Table: products

    upc int or varchar, dbms dependent
    description varchar
    brand varchar
    formatted_name varchar
    normal_price double
    pricemethod smallint
    groupprice double
    quantity smallint
    special_price double
    specialpricemethod smallint
    specialgroupprice double
    specialquantity smallint
    start_date datetime
    end_date datetime
    department smallint
    size varchar
    tax smallint
    foodstamp tinyint
    scale tinyint
    scaleprice tinyint
    mixmatchcode varchar
    modified datetime
    advertised tinyint
    tareweight double
    discount smallint
    discounttype tinyint
    line_item_discountable tinyint
    unitofmeasure varchar
    wicable tinyint
    qttyEnforced tinyint
    idEnforced tinyint
    cost double
    inUse tinyint
    numflag int
    subdept smallint
    deposit double
    local tinyint
    store_id smallint
    default_vendor_id int
    id int auto_increment

Depends on:

This table lists items in the system.

upc is how items are identified. Regardless of
whether it's an integer or a varchar, it should
always have length 13. Whether or not to include
check digits is up to the individual store.

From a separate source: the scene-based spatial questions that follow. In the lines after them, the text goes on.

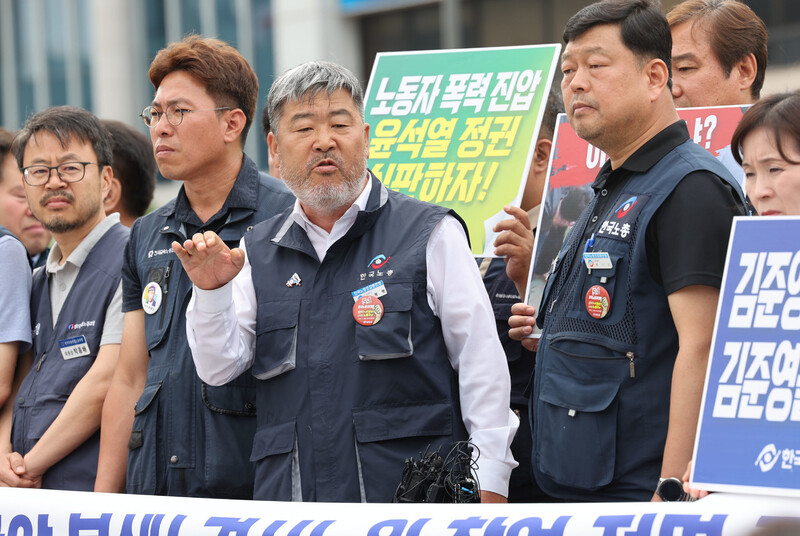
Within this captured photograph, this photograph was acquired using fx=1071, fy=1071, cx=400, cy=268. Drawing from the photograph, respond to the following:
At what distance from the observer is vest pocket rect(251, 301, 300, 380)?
3271mm

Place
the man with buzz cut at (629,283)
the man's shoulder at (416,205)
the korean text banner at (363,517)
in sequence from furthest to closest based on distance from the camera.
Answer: the man's shoulder at (416,205) < the man with buzz cut at (629,283) < the korean text banner at (363,517)

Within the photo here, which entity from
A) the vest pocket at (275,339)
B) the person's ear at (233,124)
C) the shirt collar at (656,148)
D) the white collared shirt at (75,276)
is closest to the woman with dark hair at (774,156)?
the shirt collar at (656,148)

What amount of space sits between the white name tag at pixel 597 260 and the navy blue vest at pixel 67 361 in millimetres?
1997

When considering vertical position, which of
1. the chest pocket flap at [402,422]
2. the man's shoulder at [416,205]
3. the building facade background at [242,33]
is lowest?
the chest pocket flap at [402,422]

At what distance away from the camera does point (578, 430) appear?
9.75ft

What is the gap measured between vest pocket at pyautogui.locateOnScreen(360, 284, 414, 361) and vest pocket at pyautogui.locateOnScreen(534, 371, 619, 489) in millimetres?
434

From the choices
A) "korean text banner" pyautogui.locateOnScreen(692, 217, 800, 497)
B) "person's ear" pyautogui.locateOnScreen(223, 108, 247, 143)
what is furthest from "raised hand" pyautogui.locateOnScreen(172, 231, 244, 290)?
"korean text banner" pyautogui.locateOnScreen(692, 217, 800, 497)

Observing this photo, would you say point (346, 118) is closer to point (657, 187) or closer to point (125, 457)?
point (657, 187)

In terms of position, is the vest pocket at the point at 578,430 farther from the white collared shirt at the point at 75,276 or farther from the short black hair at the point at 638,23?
the white collared shirt at the point at 75,276

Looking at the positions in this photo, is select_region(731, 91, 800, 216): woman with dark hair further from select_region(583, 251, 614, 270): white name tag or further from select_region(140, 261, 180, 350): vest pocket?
select_region(140, 261, 180, 350): vest pocket

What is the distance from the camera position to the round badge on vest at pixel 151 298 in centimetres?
378

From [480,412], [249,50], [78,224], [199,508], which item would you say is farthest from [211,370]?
[249,50]

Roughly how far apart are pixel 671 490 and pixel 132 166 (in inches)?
125

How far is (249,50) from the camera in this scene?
1823 centimetres
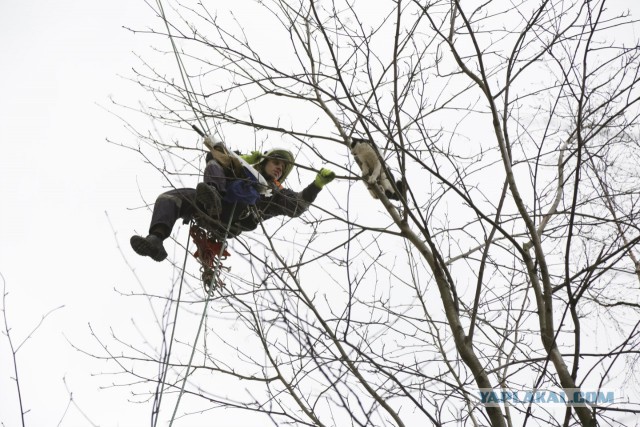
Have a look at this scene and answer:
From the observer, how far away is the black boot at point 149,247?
12.3 feet

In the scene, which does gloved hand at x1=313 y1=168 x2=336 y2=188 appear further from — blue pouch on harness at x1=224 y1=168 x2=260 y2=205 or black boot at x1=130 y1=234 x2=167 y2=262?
black boot at x1=130 y1=234 x2=167 y2=262

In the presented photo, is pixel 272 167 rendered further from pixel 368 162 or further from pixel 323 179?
pixel 368 162

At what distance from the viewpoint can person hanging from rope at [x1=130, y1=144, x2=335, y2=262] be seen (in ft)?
12.6

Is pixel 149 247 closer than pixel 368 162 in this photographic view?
No

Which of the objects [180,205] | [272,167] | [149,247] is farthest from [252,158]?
[149,247]

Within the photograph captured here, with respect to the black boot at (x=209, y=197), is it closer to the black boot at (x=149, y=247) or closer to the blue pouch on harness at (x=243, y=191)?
the blue pouch on harness at (x=243, y=191)

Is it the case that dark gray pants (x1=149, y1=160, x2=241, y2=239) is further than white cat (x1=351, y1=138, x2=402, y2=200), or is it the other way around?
dark gray pants (x1=149, y1=160, x2=241, y2=239)

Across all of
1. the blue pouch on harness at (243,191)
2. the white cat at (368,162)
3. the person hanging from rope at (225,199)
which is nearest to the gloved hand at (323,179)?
the person hanging from rope at (225,199)

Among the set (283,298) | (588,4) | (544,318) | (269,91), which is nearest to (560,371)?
(544,318)

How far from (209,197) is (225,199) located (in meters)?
0.35

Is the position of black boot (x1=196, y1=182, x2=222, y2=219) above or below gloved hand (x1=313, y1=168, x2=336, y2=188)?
below

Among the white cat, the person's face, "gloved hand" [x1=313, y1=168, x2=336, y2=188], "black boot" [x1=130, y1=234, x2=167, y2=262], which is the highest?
the person's face

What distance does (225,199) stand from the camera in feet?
13.8

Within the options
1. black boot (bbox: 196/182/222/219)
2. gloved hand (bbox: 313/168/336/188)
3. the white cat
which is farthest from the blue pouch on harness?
the white cat
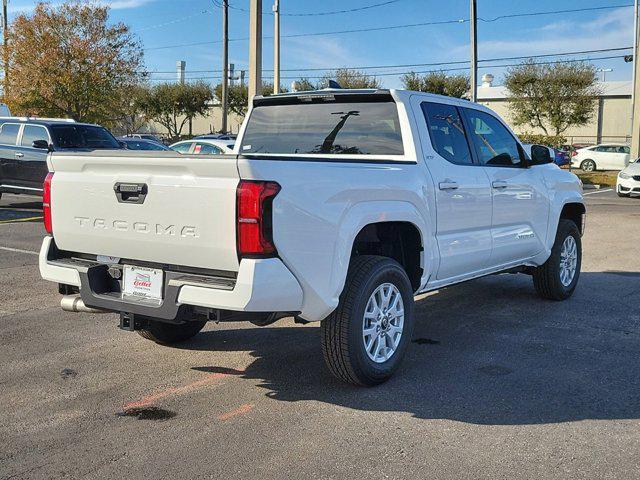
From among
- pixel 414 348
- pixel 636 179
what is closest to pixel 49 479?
pixel 414 348

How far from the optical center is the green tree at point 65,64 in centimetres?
3084

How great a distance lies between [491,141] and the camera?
6.38 m

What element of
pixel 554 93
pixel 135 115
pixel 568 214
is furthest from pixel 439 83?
pixel 568 214

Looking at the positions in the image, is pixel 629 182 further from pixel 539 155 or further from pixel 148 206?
pixel 148 206

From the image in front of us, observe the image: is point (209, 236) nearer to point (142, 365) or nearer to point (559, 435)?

id provides a unique row identifier, but upc
should probably be unique too. If not, you'll have
to add code to either let the cashier choose which
matching record or to limit which records are
pushed to the registers.

description is used for screen display, reporting,
and receipts. formatted_name is an alternative that
will be used instead of description if it has a
non-NULL, non-empty value. brand and description are
intended to be distinct fields for use in things
like shelf tags and signage. formatted_name can
be used to combine these two fields or otherwise
create a standardized screen/receipt description
containing extra information. 

When an item has pricemethod 0, the price is
simply normal_price. If pricemethod is greater than
0, groupprice and quantity are used to calculate
the price. There is variance here by implementation,
but generally pricemethod 1 or 2 will yield the
most obvious grouped pricing. Example: buy one, get
the second 50% off
    normal_price => 1.00
    pricemethod => 1 (or maybe 2)
    groupprice => 1.50
    quantity => 2
If discounttype is greater than zero, the special*
columns get used instead but otherwise behavior
should be similar.

start_date and end_date indicate the start and end
of a sale. The current register code does not check
these to validate sales.

department and subdept are an item's department
and subdepartment settings.

tax indicates if an item is taxable and at what rate

foodstamp indicates whether an item can be purchased
using foodstamps

scale indicates whether an item should be sold by weight

scaleprice indicates what type of random-weight barcodes
are used. Value zero means UPC-A where the last 4 digits
contains price with max value $99.99. Value one means
EAN-13 where the last 5 digits contain price with
max value $999.99.

mixmatchcode relates to pricing when pricemethod is
greater than zero. Items with the same mixmatchcode
are considred equivalent when determining whether the
customer has reached the required quantity.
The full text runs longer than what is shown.